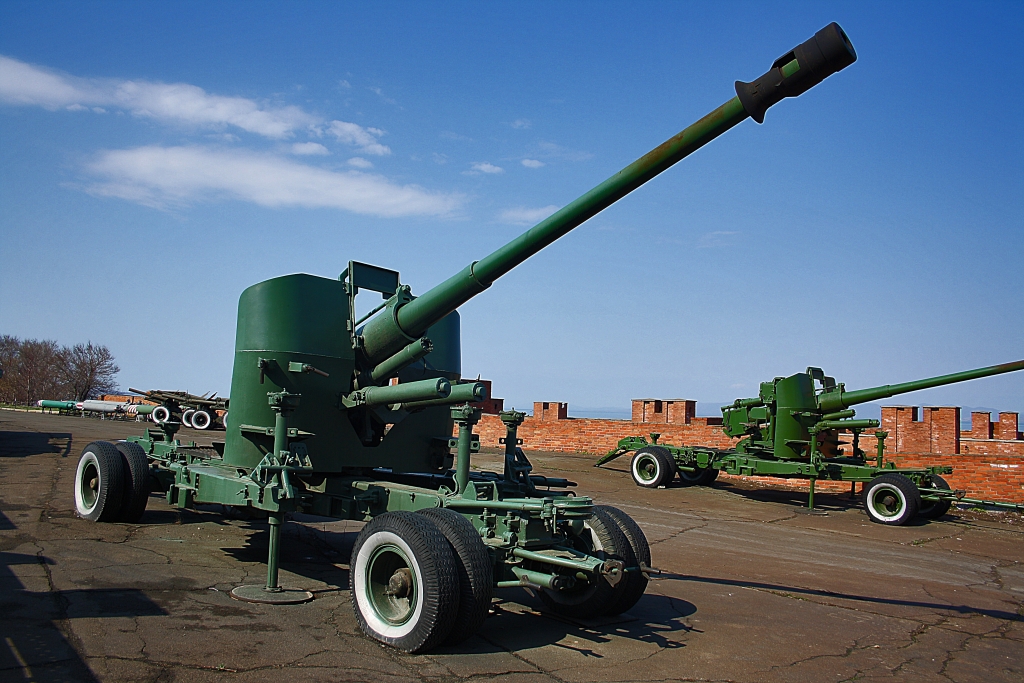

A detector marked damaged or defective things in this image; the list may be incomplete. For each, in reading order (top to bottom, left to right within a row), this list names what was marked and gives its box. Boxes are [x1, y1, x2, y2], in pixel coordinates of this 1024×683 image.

cracked asphalt [0, 409, 1019, 679]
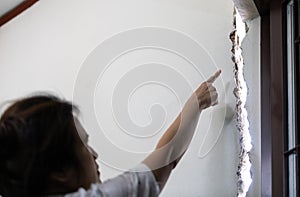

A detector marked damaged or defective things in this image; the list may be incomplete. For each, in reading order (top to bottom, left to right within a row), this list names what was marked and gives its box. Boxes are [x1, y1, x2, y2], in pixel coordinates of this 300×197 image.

crack in wall [231, 6, 252, 196]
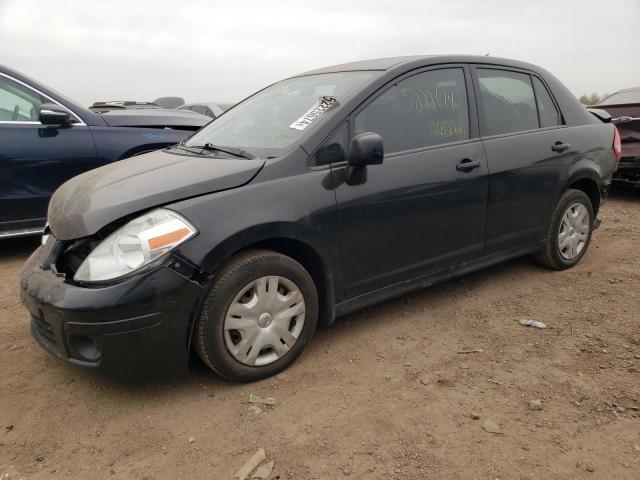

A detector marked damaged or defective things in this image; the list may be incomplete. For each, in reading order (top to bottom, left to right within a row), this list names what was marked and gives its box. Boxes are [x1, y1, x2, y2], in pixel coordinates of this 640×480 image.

damaged hood [48, 150, 264, 240]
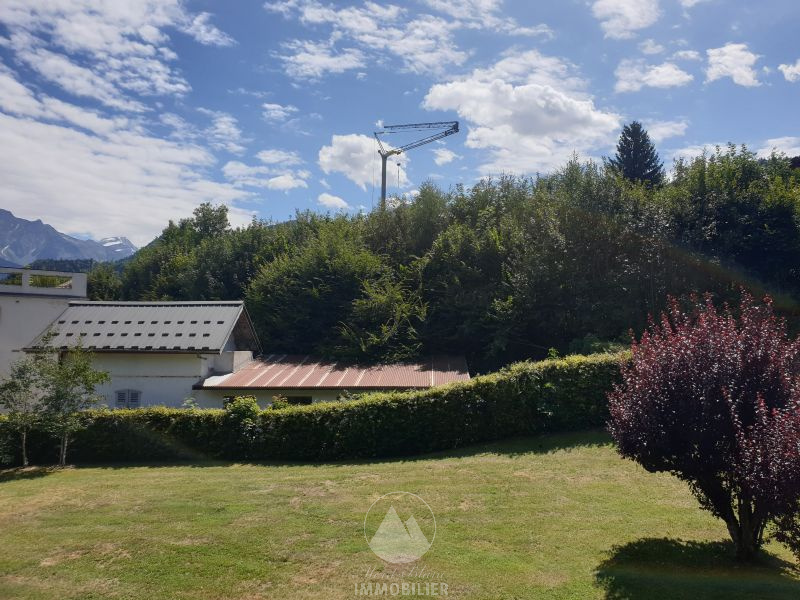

--------------------

_REQUIRED WORK_.
Please, without any pictures, retype the records exactly as they appear.

_SOLVED EXERCISE_.
A detector marked damaged or defective things in this image; the list may be incomplete. For each, in reading order (top to bottom, left to right within a row), this list names what was marked and gives its box. Boxes are [x1, y1, x2, y2], in pixel coordinates of this 1024×683 image.

cracked asphalt [0, 409, 1019, 679]

A detector marked damaged or defective things in this image; the list may be incomplete. For each, in reading order (top to bottom, left to right within a row), this list names what was marked and gives its box. Boxes are [x1, y1, x2, y2], in pixel coordinates of this 300×197 image.

crack in wall [231, 6, 252, 196]

A detector marked damaged or defective things in this image; the list may be incomplete. For each, in reading order (top to bottom, left to right within a row), this list names what was marked and gives its box. Boxes are [x1, y1, x2, y2], in pixel coordinates of this 640×480 image.

damaged hood [48, 150, 264, 240]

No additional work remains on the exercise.